LePage’s actions as governor have divided the electorate, causing many Democrats to fixate on finding ways to oust or neuter him. Republicans who support LePage characterized the impeachment effort as a desperate attempt by Democrats to use their majority in the House to achieve what they could not accomplish at the ballot box.

LePage for weeks labeled the impeachment proceedings “a witch hunt,” claiming there is no legal basis to impeach him. Although plenty of lawmakers and LePage opponents disagree, from the perspective of the electorate LePage’s argument probably had legs. It was bolstered in December when Democratic Attorney General Janet Mills and Kennebec County District Attorney Maeghan Maloney announced they would not pursue criminal charges against the governor.

Expect LePage to use the impeachment debate as Exhibit A as he takes his case to voters that legislators waste time and fail to focus on Maine’s pressing needs.

That narrative, however, will continue to make it difficult for LePage to win legislative approval of his policy goals, opening him to further claims of ineffective leadership. LePage painted himself into a political corner during last year’s bruising legislative session when he went on a historic veto spree with the stated intention of wasting the Legislature’s time. He repeatedly lashed out at members of his own party and even pledged to campaign against some of them this year, thereby undermining relationships with potential Republican allies in the Senate.

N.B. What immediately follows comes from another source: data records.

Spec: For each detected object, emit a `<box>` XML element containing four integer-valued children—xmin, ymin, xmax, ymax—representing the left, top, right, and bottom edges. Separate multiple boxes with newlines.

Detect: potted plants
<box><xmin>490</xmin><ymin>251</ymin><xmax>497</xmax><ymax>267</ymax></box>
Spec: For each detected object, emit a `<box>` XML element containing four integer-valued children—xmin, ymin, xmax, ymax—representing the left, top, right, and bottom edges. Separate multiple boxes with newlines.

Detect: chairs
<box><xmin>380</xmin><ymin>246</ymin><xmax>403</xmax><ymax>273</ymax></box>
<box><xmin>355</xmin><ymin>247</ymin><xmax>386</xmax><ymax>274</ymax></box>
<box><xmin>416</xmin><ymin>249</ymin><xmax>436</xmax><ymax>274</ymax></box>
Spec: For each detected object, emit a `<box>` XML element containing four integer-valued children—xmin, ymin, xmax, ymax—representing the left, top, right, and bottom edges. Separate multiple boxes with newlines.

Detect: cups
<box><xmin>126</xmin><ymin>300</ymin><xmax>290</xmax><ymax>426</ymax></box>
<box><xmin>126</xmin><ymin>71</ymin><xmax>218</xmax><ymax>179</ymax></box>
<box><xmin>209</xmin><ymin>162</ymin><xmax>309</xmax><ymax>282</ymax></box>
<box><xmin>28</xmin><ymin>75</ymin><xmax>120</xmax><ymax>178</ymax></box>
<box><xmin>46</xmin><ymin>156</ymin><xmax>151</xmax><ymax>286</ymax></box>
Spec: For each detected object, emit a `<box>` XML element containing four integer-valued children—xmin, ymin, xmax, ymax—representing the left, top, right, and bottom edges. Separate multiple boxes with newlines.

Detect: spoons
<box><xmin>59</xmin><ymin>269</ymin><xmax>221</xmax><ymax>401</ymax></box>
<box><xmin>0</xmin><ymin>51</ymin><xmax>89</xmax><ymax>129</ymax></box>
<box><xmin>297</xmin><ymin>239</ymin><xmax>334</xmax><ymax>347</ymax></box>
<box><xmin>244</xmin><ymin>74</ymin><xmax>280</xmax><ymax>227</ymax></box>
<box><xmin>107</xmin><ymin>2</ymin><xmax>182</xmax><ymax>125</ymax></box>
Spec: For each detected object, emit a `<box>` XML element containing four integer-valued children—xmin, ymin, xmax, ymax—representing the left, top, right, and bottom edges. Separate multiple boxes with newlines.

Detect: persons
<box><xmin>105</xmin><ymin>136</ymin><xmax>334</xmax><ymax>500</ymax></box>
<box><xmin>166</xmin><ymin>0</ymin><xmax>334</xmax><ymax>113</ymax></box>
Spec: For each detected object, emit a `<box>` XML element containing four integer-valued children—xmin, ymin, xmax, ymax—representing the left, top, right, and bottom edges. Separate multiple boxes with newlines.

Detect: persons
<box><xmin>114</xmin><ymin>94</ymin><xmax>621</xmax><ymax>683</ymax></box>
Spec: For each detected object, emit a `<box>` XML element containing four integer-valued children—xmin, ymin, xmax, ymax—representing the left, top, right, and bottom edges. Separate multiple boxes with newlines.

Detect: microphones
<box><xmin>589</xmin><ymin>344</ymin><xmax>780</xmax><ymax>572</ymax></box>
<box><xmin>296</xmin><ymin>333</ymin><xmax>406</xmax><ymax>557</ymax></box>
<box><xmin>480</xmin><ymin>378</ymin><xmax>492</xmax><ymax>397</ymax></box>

In recent months LePage has taken many steps to circumvent the Legislature altogether, most recently when he tried to derail a legislative bill to fight drug addiction with a financial order.

Legislative leaders repeatedly have said they want to work with LePage on this year’s important issues — such as the drug bill and efforts to fund indigent legal services and county jails — but LePage has shown innumerable times during the past five years that he is a “my way or the highway” leader. That’s unlikely to change with rancor over impeachment washing through the State House.

What’s the bottom line?

Split majorities in the Legislature and a Legislature that’s largely at odds with LePage — not to mention the fact it’s an election year — probably means little will be accomplished this year. With the exception of a few issues that need attention, the state’s finances are in the black and there are so far no major crises that demand immediate action.

That said, expect Democrats and Republicans to make a lot of noise with election-year proposals that have no chance of passage, such as expanding Medicaid to tens of thousands more Mainers, all with an eye toward November and the crushing amount of campaign rhetoric that will blanket Maine between now and then.

Although his name won’t appear on any ballot, expect LePage to be the focus of much of that rhetoric.

 

CORRECTION:

A previous version of this report misspelled Rep. Lori Fowle’s name.